How to fix broken KYC records before regulators do

KYC

Regulated financial institutions are operating under sustained and intensifying scrutiny to keep customer records accurate, current and audit-ready.

According to KYC360, recent enforcement actions by the Financial Conduct Authority against Monzo, Nationwide and Starling have made clear that anti-money laundering controls must scale in line with business growth — and that failure to do so carries serious financial and reputational consequences.

KYC360 recently detailed how firms can select the best KYC remediation services when looking for the best choice. 

The fundamental problem with KYC data is that it does not remain static. Customers relocate, ownership structures are reorganised, and jurisdictional requirements evolve. A file that was fully compliant at the point of onboarding may fall short of current standards well before the next scheduled review. Treating remediation as a one-off exercise — triggered only by regulatory demand — has become both operationally inefficient and strategically untenable for institutions managing large customer bases.

Why traditional approaches are no longer fit for purpose

The structural weaknesses in most KYC processes run deeper than the question of manual versus automated workflows.
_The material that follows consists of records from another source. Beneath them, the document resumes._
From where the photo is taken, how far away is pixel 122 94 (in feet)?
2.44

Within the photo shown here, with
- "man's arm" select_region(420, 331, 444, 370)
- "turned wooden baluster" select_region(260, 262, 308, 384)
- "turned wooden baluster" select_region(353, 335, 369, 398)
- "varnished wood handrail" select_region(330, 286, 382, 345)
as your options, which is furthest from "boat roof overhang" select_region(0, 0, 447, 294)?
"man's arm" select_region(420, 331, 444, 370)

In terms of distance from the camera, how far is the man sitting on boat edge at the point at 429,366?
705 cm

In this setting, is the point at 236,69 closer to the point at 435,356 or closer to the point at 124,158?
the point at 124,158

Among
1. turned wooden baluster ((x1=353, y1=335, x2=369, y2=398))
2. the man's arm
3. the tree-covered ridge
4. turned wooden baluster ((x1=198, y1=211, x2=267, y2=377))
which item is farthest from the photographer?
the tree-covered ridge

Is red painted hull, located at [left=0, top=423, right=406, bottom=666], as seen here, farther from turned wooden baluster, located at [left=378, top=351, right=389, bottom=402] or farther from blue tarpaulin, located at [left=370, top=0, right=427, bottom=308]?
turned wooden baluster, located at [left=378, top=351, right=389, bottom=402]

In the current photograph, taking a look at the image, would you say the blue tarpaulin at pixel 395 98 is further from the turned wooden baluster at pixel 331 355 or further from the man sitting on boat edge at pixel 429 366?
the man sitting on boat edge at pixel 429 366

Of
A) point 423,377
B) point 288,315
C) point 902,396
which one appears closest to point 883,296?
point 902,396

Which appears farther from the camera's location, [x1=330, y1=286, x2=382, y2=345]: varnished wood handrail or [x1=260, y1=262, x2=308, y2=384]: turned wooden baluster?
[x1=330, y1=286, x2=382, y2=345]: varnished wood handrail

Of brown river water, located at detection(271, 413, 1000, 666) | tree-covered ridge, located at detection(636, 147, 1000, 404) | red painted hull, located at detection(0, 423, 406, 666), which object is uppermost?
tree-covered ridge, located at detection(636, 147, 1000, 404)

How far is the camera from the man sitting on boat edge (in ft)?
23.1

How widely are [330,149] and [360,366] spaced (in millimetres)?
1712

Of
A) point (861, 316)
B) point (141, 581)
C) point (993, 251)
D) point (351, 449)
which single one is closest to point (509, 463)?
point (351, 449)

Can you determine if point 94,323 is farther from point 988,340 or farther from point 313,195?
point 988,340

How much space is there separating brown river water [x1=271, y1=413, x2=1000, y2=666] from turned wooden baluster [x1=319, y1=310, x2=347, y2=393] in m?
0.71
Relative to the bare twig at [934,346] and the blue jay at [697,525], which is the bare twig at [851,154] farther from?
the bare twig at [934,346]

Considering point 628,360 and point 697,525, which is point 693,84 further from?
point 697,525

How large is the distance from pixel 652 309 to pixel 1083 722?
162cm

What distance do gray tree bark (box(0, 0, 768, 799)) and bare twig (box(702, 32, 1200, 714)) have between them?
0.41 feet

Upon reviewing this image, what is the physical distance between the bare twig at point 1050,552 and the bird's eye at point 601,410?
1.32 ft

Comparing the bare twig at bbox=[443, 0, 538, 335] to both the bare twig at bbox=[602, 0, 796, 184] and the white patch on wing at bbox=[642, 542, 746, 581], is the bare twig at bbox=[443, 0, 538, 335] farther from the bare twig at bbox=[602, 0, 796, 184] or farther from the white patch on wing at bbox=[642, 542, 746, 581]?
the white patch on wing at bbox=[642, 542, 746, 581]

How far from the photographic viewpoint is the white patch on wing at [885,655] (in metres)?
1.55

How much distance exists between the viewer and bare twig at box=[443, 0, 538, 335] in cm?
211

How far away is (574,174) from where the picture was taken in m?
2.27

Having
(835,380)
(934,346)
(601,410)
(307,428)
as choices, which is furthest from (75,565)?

Customer data is frequently spread across multiple systems built at different periods in an institution’s history, operating to inconsistent standards and with limited cross-referencing capability. Documentation collected during onboarding degrades over time. Customer outreach is resource-intensive, and clients who have already been onboarded are typically less responsive to subsequent information requests.

Data quality gaps accumulate quietly until they become significant liabilities. Monzo’s £21m fine stands as a pointed illustration: the bank’s customer base expanded from roughly 600,000 to 5.8 million over four years, while its customer due diligence, risk assessment and transaction monitoring infrastructure failed to keep pace. The Basel Committee’s 239 principles for risk data aggregation and management set a demanding benchmark for how institutions are expected to handle this challenge.

What good remediation actually looks like

When evaluating KYC remediation services, outcomes matter more than feature lists. Scalability is a prerequisite — reviewing tens or hundreds of thousands of records cannot be achieved by simply adding analyst headcount. Effective remediation depends on automation, data orchestration and the capacity to apply non-documentary verification where regulators permit it.

Risk-based prioritisation is equally important. High-risk customers warrant earlier and more thorough review, whereas a flat approach wastes analyst time on low-risk files that could be resolved faster. Workflow automation should handle case management, evidence capture, escalation and reporting as standard, freeing analysts to focus on risk judgement rather than administrative tasks.

Data enrichment — drawing on structured information from corporate registries, sanctions and politically exposed persons databases, and adverse media sources — reduces dependence on direct customer outreach, which remains the single most common bottleneck in any remediation programme. A robust and defensible audit trail is non-negotiable: regulators need to understand why decisions were made, not simply that work was completed. Finally, a remediation solution that operates in isolation from existing systems risks creating new data silos rather than eliminating the old ones. Integration into the broader customer lifecycle is essential.

Moving from reactive firefighting to continuous compliance

The reactive model — clearing backlogs when a regulator or auditor demands action — has obvious structural limitations. Costs are compressed into short timeframes, timelines are invariably tight, and the underlying processes that produced the backlog typically remain unchanged. The result, for many institutions, is the same exercise repeating within a few years.

A more sustainable approach embeds remediation activity into day-to-day operations. Triggers such as risk events, ownership changes, sanctions hits, adverse media flags and documentation expiry are built directly into the system. When a change occurs on a customer’s profile, the relevant review is generated automatically rather than queued for the next periodic cycle.

This model — often described as event-driven review or continuous compliance — carries measurable practical benefits. Future remediation costs fall because gaps are addressed as they emerge. Audit readiness improves because every change generates a corresponding record. Customer experience is also better served, as outreach becomes targeted to specific events rather than blanket re-papering exercises.

Practical steps for improving KYC record accuracy at scale

A successful remediation programme begins with a thorough data gap analysis across all systems holding relevant customer information, identifying what is missing, outdated or inconsistent before any customer outreach begins. The customer base should then be segmented by risk and regulatory priority, with high-risk clients and those in more stringent jurisdictions reviewed first.

Standardising data requirements across business units prevents customers being asked for variations of the same information by different teams. Workflow automation removes manual touchpoints, reduces rekeying errors and creates a single source of truth. Ongoing monitoring and refresh cycles with clearly defined event-driven triggers ensure that the next remediation exercise is smaller in scope than the last.

Governance underpins all of these steps. The FCA’s 2026 multi-firm review of CDD, enhanced due diligence and ongoing monitoring controls identified undefined review cycles and inconsistent periodic reviews as particularly common areas of poor practice. Technology provides the means to scale — but the design of the underlying process determines whether that technology delivers.